Si è chiusa a Genova la 65esima edizione del Salone Nautico internazionale con un numero di visitatori in crescita: sono stati oltre 124mila, pari a quasi il 3% per cento in più del 2024. In esposizione sono state invece presenti circa 1.000 imbarcazioni, insieme ad espositori provenienti da 45 Paesi del mondo. Ben 132 gli eventi andati in scena nella kermesse di una settimana sotto la Lanterna, tra i quali c’è stata anche la sesta edizione del Design Innovation Award, il premio internazionale promosso da Confindustria Nautica per gratificare la ricerca e l’innovazione nel settore nautico mondiale.

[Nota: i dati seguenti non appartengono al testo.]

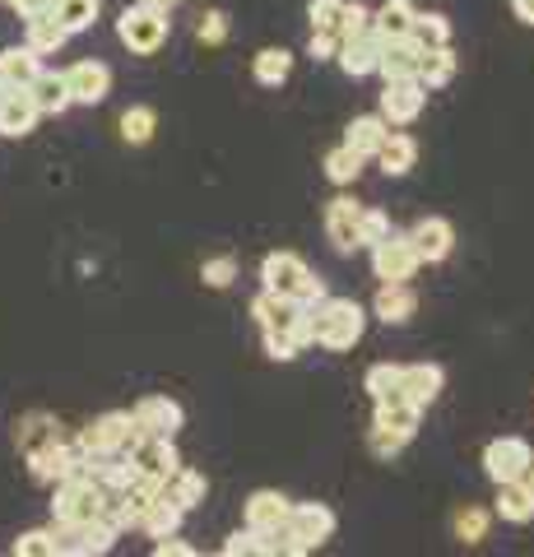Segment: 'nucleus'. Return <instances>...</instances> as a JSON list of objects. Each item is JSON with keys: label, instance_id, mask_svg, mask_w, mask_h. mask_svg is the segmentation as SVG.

Creato infatti in piena pandemia, nel 2020, il premio è negli anni cresciuto ed è diventato uno dei riconoscimenti internazionali di settore più apprezzati, affermandosi anche come un momento culturale dentro il Salone, in grado di sintetizzare i trend e raccontare i progetti d’avanguardia di designer, cantieri e produttori, al lavoro per coniugare qualità, tecnica, sostenibilità e bellezza. Tanto che dai 40 progetti circa candidati nel primo anno, infatti, si è arrivati nel 2025 a quota 100 progetti presentati. Dieci le categorie di premiati, oltre a tre riconoscimenti speciali e due menzioni d’onore: i vincitori sono stati individuati da una giuria di esperti internazionali presieduta quest’anno dal designer Walter De Silva.
Tra i vincitori quindi brand italiani riconosciuti per l’eccellenza a livello mondiale come Sanlorenzo, Cranchi Yachts e Cantiere del Pardo, ma anche aziende di dimensione globale come Ferretti, Beneteau e Garmin. “È sempre più grande l’importanza di questo evento come parte integrante del Salone – ha spiegato Marina Stella, direttore generale di Confindustria Nautica -: il premio infatti vuole celebrare le eccellenze della nostra industria nautica e degli espositori presenti al Nautico e l’ingegno dei nostri imprenditori. Il Salone, non va dimenticato, è un evento internazionale, ma è anche un punto di riferimento mondiale per l’industria nautica che esalta il made in Italy”.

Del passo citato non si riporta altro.